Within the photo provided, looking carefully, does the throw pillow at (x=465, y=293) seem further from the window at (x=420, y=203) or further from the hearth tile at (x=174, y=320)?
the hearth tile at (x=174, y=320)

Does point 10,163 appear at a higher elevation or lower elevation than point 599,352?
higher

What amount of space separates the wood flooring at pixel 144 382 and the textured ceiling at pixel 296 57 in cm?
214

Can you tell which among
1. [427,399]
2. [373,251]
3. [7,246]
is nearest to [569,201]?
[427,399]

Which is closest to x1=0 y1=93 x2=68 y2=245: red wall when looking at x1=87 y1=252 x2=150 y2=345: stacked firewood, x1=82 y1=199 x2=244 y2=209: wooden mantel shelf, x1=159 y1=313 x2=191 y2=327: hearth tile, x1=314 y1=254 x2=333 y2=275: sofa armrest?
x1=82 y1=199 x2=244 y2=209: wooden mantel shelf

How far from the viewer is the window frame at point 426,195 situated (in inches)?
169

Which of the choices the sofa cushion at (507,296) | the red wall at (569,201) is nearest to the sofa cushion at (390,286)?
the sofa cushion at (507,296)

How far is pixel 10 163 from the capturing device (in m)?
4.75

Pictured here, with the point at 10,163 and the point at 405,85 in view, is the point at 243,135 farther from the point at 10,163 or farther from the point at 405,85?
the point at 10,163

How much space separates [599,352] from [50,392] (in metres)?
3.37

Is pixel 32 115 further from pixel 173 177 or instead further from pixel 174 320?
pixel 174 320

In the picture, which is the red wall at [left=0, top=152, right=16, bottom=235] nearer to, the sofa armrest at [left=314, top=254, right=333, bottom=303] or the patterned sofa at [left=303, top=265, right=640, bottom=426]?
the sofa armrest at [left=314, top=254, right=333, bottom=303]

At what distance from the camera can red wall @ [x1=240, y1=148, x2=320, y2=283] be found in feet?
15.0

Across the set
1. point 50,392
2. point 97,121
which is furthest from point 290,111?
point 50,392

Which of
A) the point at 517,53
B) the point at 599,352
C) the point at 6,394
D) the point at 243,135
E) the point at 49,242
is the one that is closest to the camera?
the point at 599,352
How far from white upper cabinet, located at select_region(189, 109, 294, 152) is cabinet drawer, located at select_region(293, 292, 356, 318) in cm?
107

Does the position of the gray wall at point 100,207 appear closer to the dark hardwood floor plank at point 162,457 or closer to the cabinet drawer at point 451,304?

┄┄┄┄┄┄

▸ Stated goal
Swap each "red wall" in the records above for "brick wall" and reproduce the records with nothing else altered.

▸ Exercise result
Within the photo provided, looking carefully, does the throw pillow at (x=465, y=293) seem further from the window at (x=420, y=203) or further from the hearth tile at (x=174, y=320)?
the hearth tile at (x=174, y=320)

Does point 10,163 appear at a higher elevation or lower elevation than point 599,352?
higher

What amount of space separates the wood flooring at pixel 144 382 and the textured ceiling at pixel 296 57 in cm?
214

Can you tell which among
1. [427,399]
2. [373,251]
3. [7,246]
is nearest to [569,201]?
[427,399]

Which is closest to x1=0 y1=93 x2=68 y2=245: brick wall when looking at x1=87 y1=252 x2=150 y2=345: stacked firewood, x1=82 y1=199 x2=244 y2=209: wooden mantel shelf, x1=159 y1=313 x2=191 y2=327: hearth tile, x1=314 y1=254 x2=333 y2=275: sofa armrest?
x1=82 y1=199 x2=244 y2=209: wooden mantel shelf

How far from the viewer is the window frame at point 426,195 situated (in inches)?
169

Which of the choices the sofa cushion at (507,296) | the brick wall at (569,201) is nearest to the sofa cushion at (390,286)?
the sofa cushion at (507,296)

How far is pixel 10 163 from the capturing device (in m)?
4.75

Pictured here, with the point at 10,163 and the point at 405,85 in view, is the point at 243,135 farther from the point at 10,163 or farther from the point at 405,85?
the point at 10,163

How much space separates [599,352] from [50,392] (in metres)?
3.37

Is pixel 32 115 further from pixel 173 177 or instead further from pixel 174 320?
pixel 174 320

In the picture, which is the brick wall at [left=0, top=152, right=16, bottom=235] nearer to, the sofa armrest at [left=314, top=254, right=333, bottom=303] or the patterned sofa at [left=303, top=265, right=640, bottom=426]?
the sofa armrest at [left=314, top=254, right=333, bottom=303]

At what distance from the camera can brick wall @ [x1=240, y1=148, x2=320, y2=283] be found in feet?
15.0

Across the set
1. point 50,392
2. point 97,121
which is furthest from point 290,111?
point 50,392

Which of
A) the point at 517,53
B) the point at 599,352
C) the point at 6,394
D) the point at 243,135
E) the point at 49,242
is the one that is closest to the camera?
the point at 599,352
How far from white upper cabinet, located at select_region(189, 109, 294, 152) is cabinet drawer, located at select_region(293, 292, 356, 318) in cm?
107

Does the position of the gray wall at point 100,207 appear closer to the dark hardwood floor plank at point 162,457 or closer to the cabinet drawer at point 451,304?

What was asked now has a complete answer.